Sunday, June 11, 2017

Taxation of Average Income in OECD-Countries │ 2016

Data: OECD - Taxing Wages 2017 Database (SSC = Social Security Contribution).

The Organization for Economic Cooperation and Development (OECD) analyzes how 35 countries tax wage-earners, making it possible to compare tax burdens across the world’s biggest economies. Each year, the OECD measures what it calls the tax wedge, the gap between what a worker gets paid and what they actually spend or save. Included are income taxes, payroll taxes, and any tax credits or rebates that supplement worker income. Excluded are the countless other ways that governments levy taxes, such as sales and value-added taxes, property taxes, and taxes on investment income and gains.

The highest average tax wedges for childless single workers earning the average national wage were in Belgium (54.0%), Germany (49.4%) and Hungary (48.2%). The lowest were in Chile (7%), New Zealand (17.9%) and Mexico (20.1%). The United States are in the bottom third (31.7%) - considerably below the OECD-average (36.0%). A single worker earning an average wage in Belgium ends up paying a tax rate almost eight times higher than the average single worker in Chile.

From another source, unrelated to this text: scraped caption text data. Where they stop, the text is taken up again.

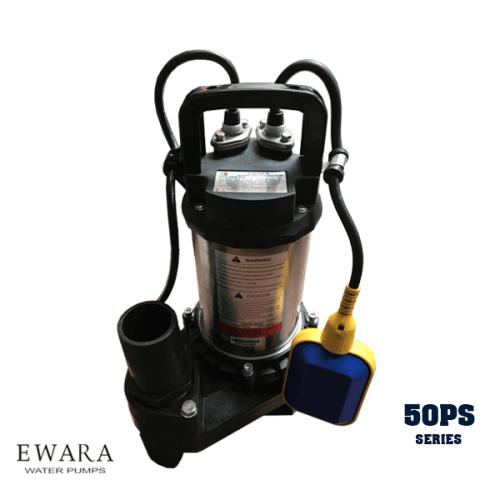 Máy bơm chìm Ewara 50PS-150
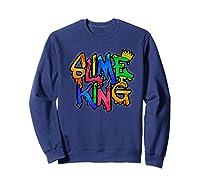 E King Tshirt For E Shirt Sweatshirt Navy
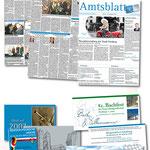 Stadt Freiberg | Amtsblatt (monatlich), Einladungskarten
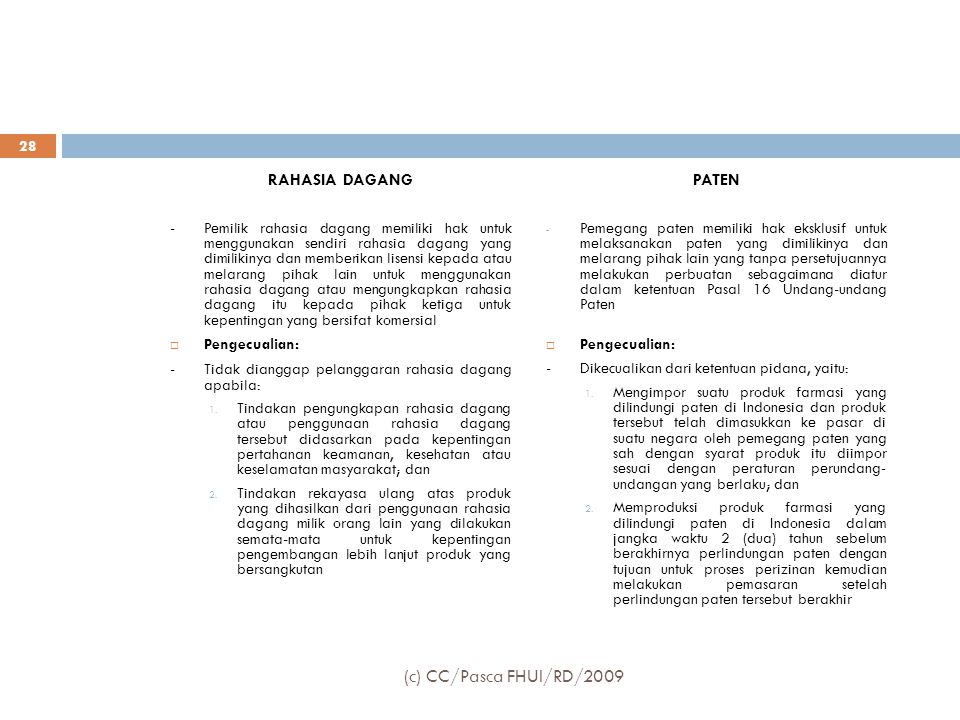 (c) CC/Pasca FHUI/RD/2009 RAHASIA DAGANG PATEN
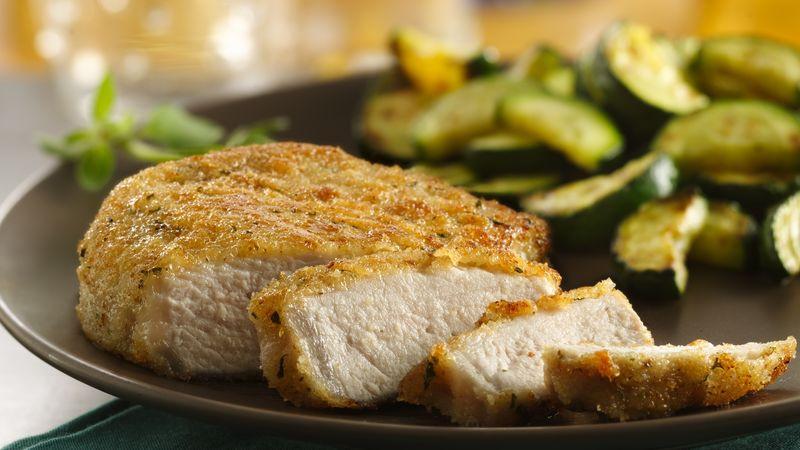 Breaded Boneless Pork Chops  Italian Breaded Pork Chops recipe from Betty Crocker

The tax wedge for families with children is lower than that for single individuals without children in all OECD countries except in Chile and Mexico, where both family types face the same tax levels. No Personal Income Tax is payable at the average wage level in Chile and no tax provisions for families with children exist in Mexico. The differences are particularly large in Canada, the Czech Republic, Germany, Ireland, Luxembourg and Slovenia.